Oh non pas encore, pensa Maggie qui réprima une grimace de tension.
« —Je sais pas pourquoi, poursuivit Beverly, mais je vous aime bien, vous. J'étais contente quand vous êtes venus voir ma mère parce que j'ai senti que vous avez de la considération pour Janice et toutes les autres. J'espère que vous retrouverez celui qui fait tout ça. Si jamais je peux vous aider, n'hésitez pas à me demander. Je m'arrange pour venir ici quand le camion passe. Ça fait du bien. Ils sont comme une bouteille d'eau dans le désert quand ils viennent. »
Maggie était touchée par l'innocence encore à peu près préservée de la jeune femme qui se tenait à côté d'elle en sirotant avec prudence son chocolat très chaud. Une mère tyrannique qui avait poussé sa fille à se prostituer. C'était le pompon. Il y avait autant de prostituées que d'histoires différentes, toutes plus glauques les unes que les autres.
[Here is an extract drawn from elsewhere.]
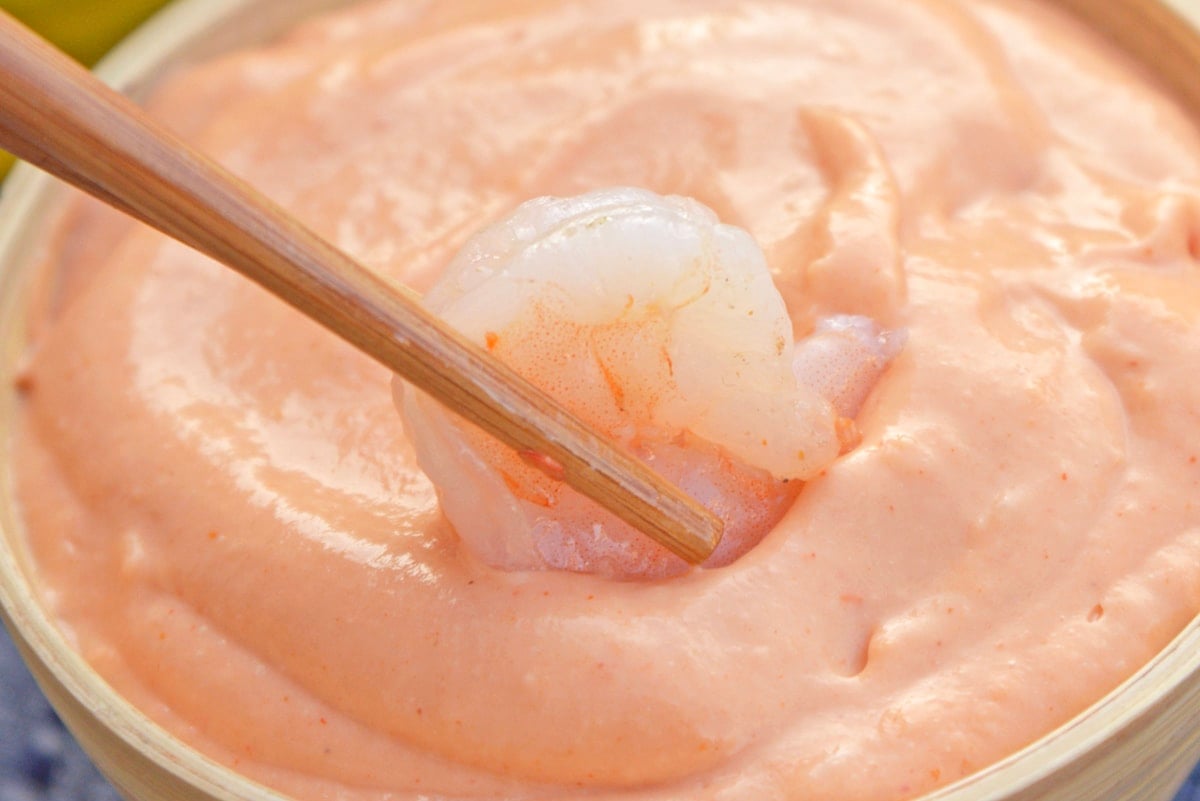 shrimp with chopsticks dipping into sauce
« —Tu me parlais de prince charmant tout à l'heure, dit doucement Maggie. Connaissais-tu une relation à Janice ? »
Naturellement, la jeune détective s'était mise à tutoyer cette femme qui paraissait si juvénile. Cela ne sembla pas poser de problème à Beverly.
« —Je sais qu'elle était amoureuse, répondit cette dernière. Elle me disait que bientôt, tout ce cauchemar sera fini pour elle parce qu'un homme lui a promis de lui offrir une nouvelle vie.
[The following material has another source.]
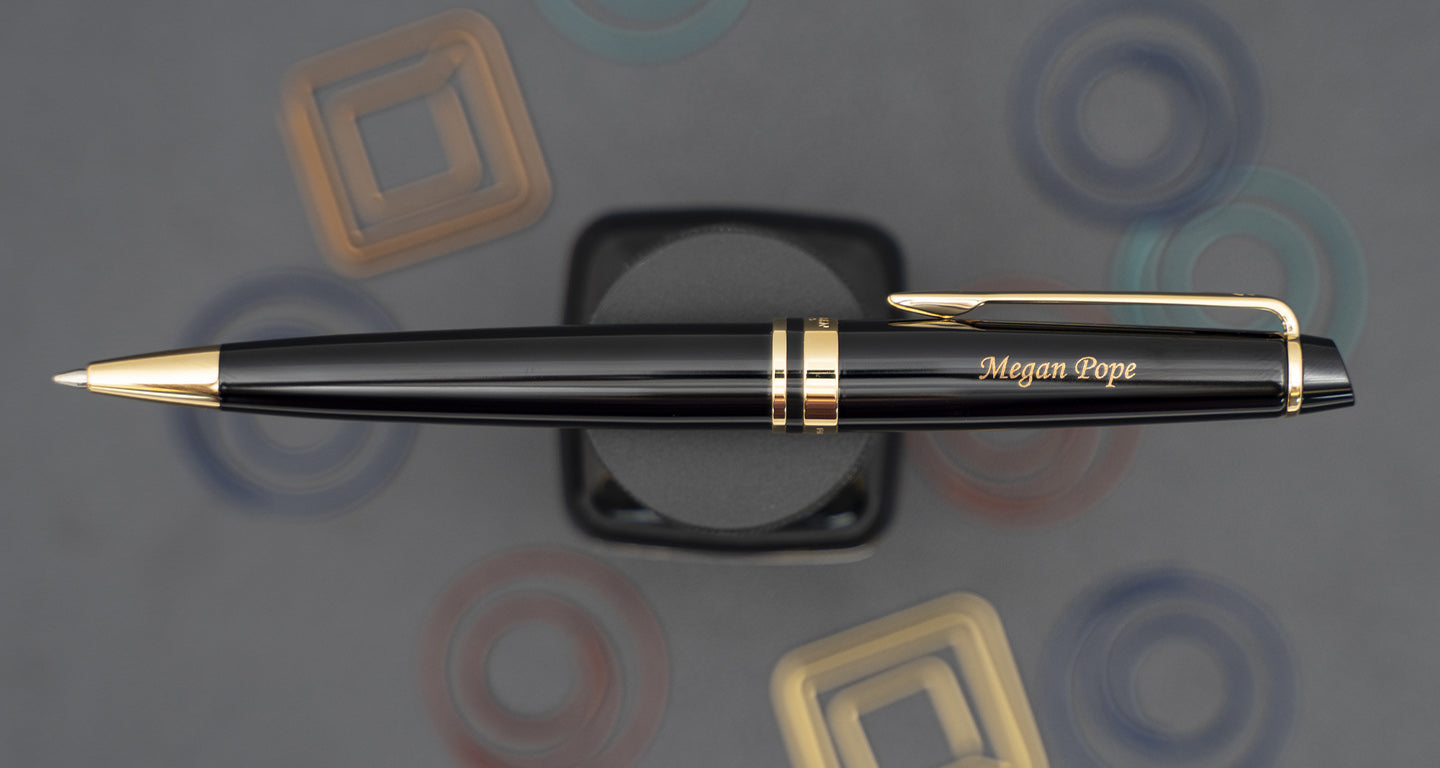 A black Waterman expert ballpoint resting on top of a bottle with an engraving on the cap.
—Elle t'a donné le nom de cet homme ?
—Non. Elle m'a dit que je le connais, alors elle voulait pas me dire son nom parce qu'il est discret et qu'elle voulait pas faire tout capoter dans sa relation tant que c'était pas sérieux sérieux sérieux.
—Tu le connais ? Comment ça ?
—Apparemment, c'est un gars que j'ai déjà croisé ici. Il vient de temps en temps et prend le temps de s'intéresser à nous. J'en sais pas plus. Il doit être dévasté par sa mort, le pauvre.
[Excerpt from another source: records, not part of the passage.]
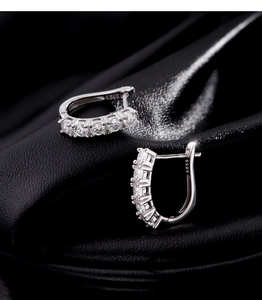 Detailed shot of S925 silver U-shaped hoop earrings with sparkling moissanite stones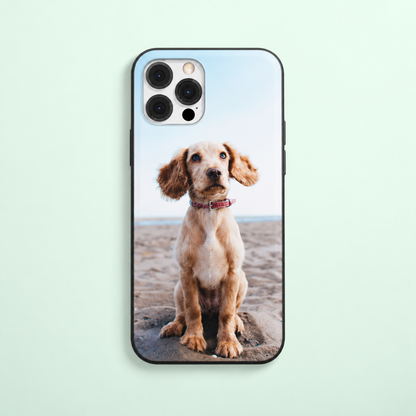 Handyhülle mit Foto eines sitzenden Hundes am Strand, schwarze Umrandung.
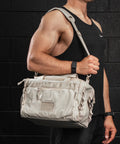Man carrying Neutral beige KNKG mini CORE Duffel over shoulder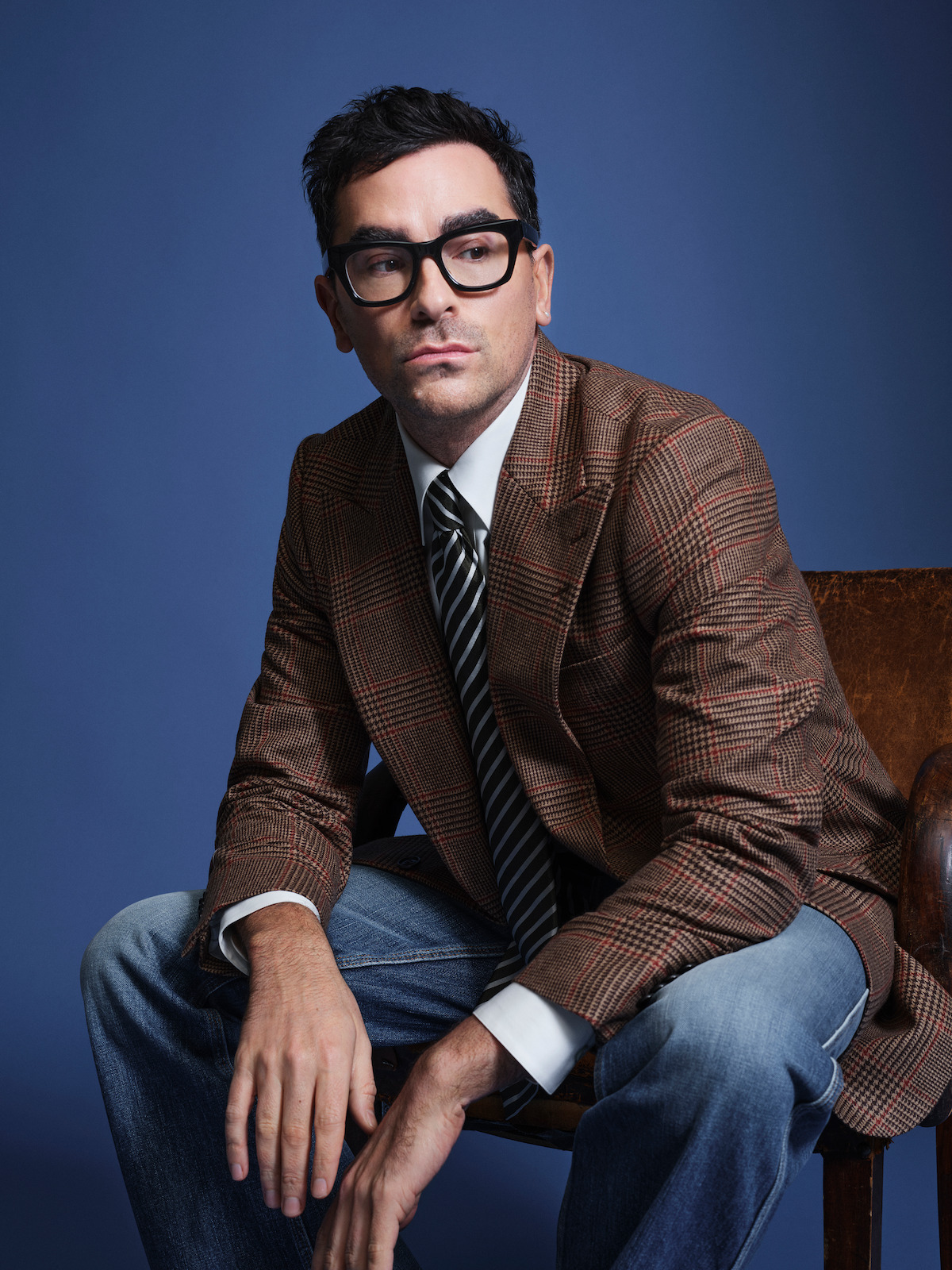 Dan Levy sits in a chair against a blue background.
—Sûrement. Et toi, tu as un prince charmant ?
—Non. »
Aïe, mensonge, se dit Maggie en voyant Beverly devenir rouge pivoine. Pourvu que ça ne soit pas le même prince charmant que pour les trois cadavres. Et lui attribuer une protection policière ? Impossible ici. De toute façon, elle n'avait rien de concret pour la demander.
« —Tu es sûre ? insista Maggie en feignant la malice.
—Oh il y a bien quelqu'un qui s'est un peu intéressé à moi. Il était gentil. Mais je pense que je suis tombée amoureuse de quelqu'un qui ne partagera pas mes sentiments. C'est idiot. »
Beverly rougit de nouveau.
« —Tu peux me dire qui c'est ?
—Quelle heure il est s'il vous plaît ? »
Maggie jeta un œil à son portable.
« —Presque 20h.
—Ooooh je vais être en retard pour ma passe. Je dois y aller. On se retrouve la prochaine fois que le camion passe ici si vous voulez. Bonne soirée. »
Et Beverly disparut dans le bois sans que Maggie ne puisse repérer où elle avait pu partir. Sans qu'elle ne puisse avoir un nom, un seul. Découragée, la détective retourna près du camion en traînant des pieds. Les quatre bénévoles étaient tous occupés de leur côté. Pendant qu'elle parlait avec Beverly, plusieurs femmes s'étaient approchées de leur QG. C'était le moment d'affluence.